* _Text under study_:

----

Dispatch change upsets officials
Closing Red Deer’s ambulance dispatch centre is the wrong move, say city officials.
This week the Health Quality Council of Alberta released its long-awaited 350-page report on ambulance services in the province.
One recommendation is to proceed with the province’s plan to consolidate all ambulance dispatch centres into three centralized locations — Edmonton, Calgary and likely a northern site.
Red Deer Emergency Services fire chief Jack MacDonald said his department is still delving into the details and does not know the full impacts of the consolidation.
City manager Craig Curtis said the centralized consolidation discounts the value of local knowledge.
“We have operated a regional dispatch that has serviced many municipalities for many years,” said Curtis. “We feel these type of services are best delivered on a regional basis.”
Curtis said the city will continue to push the province to let the city retain the centre that has served the city and region well for years.
“Our EMS dispatch centre is familiar with the local and rural areas we serve,” said Curtis. “The logistical and familiarity issues raised in 2009 still remain — a mapping system can’t entirely replace the local knowledge and expertise built into our current ambulance dispatch system.”
Curtis said the city is unclear how this may impact its contract for ambulance or what level of service is provided by other ambulances to Red Deer residents.

----

* _Input data_:
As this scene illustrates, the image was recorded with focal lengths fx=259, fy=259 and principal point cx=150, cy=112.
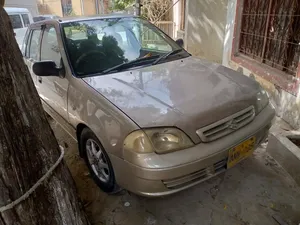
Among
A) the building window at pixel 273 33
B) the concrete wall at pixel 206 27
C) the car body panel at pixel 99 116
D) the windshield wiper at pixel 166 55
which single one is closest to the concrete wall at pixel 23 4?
the concrete wall at pixel 206 27

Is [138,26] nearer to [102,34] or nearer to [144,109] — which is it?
[102,34]

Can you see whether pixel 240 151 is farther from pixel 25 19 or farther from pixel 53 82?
pixel 25 19

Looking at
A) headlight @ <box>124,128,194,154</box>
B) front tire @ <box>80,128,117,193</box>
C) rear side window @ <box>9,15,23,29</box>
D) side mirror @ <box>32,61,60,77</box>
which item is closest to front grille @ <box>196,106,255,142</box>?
headlight @ <box>124,128,194,154</box>

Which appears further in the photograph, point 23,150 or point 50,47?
point 50,47

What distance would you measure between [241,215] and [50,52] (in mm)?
2747

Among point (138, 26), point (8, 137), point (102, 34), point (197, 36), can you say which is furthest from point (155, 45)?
point (197, 36)

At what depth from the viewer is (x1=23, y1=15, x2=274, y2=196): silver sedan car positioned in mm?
1954

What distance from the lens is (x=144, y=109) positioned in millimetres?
2057

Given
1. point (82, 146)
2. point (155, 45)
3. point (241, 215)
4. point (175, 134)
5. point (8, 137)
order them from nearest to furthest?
point (8, 137) → point (175, 134) → point (241, 215) → point (82, 146) → point (155, 45)

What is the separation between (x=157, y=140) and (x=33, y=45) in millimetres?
2834

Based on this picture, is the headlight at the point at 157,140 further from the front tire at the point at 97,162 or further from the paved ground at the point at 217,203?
the paved ground at the point at 217,203

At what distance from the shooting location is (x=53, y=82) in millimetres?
3039

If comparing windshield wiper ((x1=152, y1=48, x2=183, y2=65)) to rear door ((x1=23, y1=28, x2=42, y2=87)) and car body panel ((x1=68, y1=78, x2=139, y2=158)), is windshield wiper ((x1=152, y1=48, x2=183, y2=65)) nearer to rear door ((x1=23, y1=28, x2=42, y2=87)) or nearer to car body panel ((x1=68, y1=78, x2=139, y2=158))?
car body panel ((x1=68, y1=78, x2=139, y2=158))

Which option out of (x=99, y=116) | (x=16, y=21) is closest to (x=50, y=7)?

----

* _Exercises to complete_:
A) From the article about Red Deer's ambulance dispatch, list the three places named as the centralized dispatch locations.
B) In the article on Red Deer's ambulance dispatch, how many pages long is the Health Quality Council of Alberta report?
C) Pick up the article on Red Deer's ambulance dispatch centre where it ends and write a few more sentences.

* _Answer section_:
A) Edmonton, Calgary and likely a northern site

B) 350 pages

C)
Reducing the number of dispatch centres is a good move, believes Keri Huot, an Alberta Health Services EMS operations manager for the Central Zone.
Centralizing dispatch will make it easier to track ambulances around the province.
“That’s the good thing about consolidation of dispatch. We’ll be able to know where all the ambulances are in the province,” said Huot.
“I see it being a positive. It’s going to have its challenges as it’s new, and as it’s integrated in. But I think at the end of the day, I think it will have some real positive outcomes.”
Keith Boras, Lacombe County’s manager of environmental and protective services, said in a recent report to council that Red Deer’s ambulance dispatch doesn’t have the ability to track ambulances on screen in real time using automatic vehicle location technology.
That makes it more difficult to determine the closest ambulance to a call.
It is believed that might have led to an increase in calls to volunteer firefighters to act as medical emergency first responders when ambulances can’t get there soon enough.